Source text start
This historic Black Belt congressional district hasn’t elected a Republican since 1883, but it’s just been redistricted
Princeville, North Carolina — On a single-lane road in Eastern North Carolina, surrounded by farmland, the congregation at Mark Chapel Baptist Church listens to a sermon on faith — and the importance of their vote as part of the “Black Belt,” a stretch of majority-Black congressional districts in the South.
The 1st Congressional District hasn’t elected a Republican since 1883, and African Americans have represented the district since 1992, but this year, that could change.
Residents here find themselves in a new political reality. The key swing state has 16 electoral votes at stake, and though a Democratic presidential candidate hasn’t won the state since 2008, the margins for Republicans have diminished in the past two elections. Donald Trump won in 2016 by 3.6 points and in 2020, just eked out a win over Joe Biden by 1.3 points. The First District has the state’s only competitive congressional race after North Carolina’s redistricting.
Currently, there are seven Democrats and seven Republicans in North Carolina’s congressional delegation. The new map is expected to result in 10 Republicans and three Democrats, with the 1st District a tossup, according to the Cook Political Report.
Source text end
Given records start
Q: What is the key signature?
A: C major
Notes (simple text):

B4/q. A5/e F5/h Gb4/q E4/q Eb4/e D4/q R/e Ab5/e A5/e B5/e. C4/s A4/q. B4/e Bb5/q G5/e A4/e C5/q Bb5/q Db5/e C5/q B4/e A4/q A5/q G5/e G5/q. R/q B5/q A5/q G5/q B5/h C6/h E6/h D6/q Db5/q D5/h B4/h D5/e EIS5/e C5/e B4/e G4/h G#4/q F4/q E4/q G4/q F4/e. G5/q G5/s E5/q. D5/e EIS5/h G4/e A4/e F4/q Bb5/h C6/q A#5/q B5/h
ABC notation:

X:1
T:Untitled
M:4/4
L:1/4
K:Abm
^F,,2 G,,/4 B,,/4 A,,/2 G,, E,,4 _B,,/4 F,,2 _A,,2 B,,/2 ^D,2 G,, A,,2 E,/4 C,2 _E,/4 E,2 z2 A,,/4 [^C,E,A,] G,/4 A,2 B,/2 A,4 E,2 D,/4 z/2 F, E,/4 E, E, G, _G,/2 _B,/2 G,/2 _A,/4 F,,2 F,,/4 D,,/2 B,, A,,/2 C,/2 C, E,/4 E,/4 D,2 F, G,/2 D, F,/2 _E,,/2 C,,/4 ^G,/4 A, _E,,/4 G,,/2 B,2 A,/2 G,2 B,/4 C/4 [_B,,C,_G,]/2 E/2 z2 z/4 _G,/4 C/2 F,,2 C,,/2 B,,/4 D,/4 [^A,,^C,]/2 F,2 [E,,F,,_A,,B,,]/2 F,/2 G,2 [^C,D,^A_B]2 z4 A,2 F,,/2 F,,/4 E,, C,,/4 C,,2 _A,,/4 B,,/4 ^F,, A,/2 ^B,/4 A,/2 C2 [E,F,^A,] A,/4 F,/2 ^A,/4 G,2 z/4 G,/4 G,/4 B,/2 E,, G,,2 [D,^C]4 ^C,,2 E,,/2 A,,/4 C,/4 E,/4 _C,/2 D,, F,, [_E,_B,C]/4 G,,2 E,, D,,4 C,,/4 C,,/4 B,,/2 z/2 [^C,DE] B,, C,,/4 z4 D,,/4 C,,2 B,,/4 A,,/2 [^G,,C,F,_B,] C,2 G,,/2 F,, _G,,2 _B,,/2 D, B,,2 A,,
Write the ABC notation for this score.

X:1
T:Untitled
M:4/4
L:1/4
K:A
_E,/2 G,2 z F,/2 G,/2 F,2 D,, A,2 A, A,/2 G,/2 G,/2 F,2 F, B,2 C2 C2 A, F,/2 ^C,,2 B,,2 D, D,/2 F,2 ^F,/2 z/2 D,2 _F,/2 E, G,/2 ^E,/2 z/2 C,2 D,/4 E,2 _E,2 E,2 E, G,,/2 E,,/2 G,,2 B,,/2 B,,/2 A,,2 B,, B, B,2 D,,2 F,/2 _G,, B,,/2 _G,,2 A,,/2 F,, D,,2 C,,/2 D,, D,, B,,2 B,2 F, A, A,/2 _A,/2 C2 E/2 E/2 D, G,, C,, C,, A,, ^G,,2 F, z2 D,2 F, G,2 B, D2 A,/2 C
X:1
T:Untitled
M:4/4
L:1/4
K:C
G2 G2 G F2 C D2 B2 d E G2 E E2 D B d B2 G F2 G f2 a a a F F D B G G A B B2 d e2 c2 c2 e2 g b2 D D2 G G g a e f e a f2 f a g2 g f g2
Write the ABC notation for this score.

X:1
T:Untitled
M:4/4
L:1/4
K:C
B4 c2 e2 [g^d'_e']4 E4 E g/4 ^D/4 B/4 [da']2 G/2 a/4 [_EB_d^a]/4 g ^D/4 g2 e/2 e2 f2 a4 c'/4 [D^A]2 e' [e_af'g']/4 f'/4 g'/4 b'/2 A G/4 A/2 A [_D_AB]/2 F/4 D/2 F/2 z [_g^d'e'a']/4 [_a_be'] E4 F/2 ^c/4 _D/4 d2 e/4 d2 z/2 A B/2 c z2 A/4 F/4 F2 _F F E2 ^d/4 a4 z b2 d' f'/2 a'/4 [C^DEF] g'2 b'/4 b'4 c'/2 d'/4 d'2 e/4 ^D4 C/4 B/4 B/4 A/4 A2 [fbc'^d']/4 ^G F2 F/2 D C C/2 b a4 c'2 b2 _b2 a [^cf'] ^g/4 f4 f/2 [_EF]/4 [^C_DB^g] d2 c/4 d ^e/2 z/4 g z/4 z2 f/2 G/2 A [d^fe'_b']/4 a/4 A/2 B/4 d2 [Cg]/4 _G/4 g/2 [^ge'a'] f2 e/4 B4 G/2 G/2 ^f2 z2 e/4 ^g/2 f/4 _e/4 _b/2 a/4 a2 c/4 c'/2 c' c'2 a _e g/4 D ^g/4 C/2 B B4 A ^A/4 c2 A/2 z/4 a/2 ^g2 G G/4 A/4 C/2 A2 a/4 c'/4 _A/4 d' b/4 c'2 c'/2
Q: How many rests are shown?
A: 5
Given records end
- _What this task involves_
Rewrite everything from "The 1st Congressional" down to "North Carolina’s redistricting." in the North Carolina redistricting article, putting "battleground state" in place of "swing state".

- _Complete output_
The 1st Congressional District hasn’t elected a Republican since 1883, and African Americans have represented the district since 1992, but this year, that could change.
Residents here find themselves in a new political reality. The key battleground state has 16 electoral votes at stake, and though a Democratic presidential candidate hasn’t won the state since 2008, the margins for Republicans have diminished in the past two elections. Donald Trump won in 2016 by 3.6 points and in 2020, just eked out a win over Joe Biden by 1.3 points. The First District has the state’s only competitive congressional race after North Carolina’s redistricting.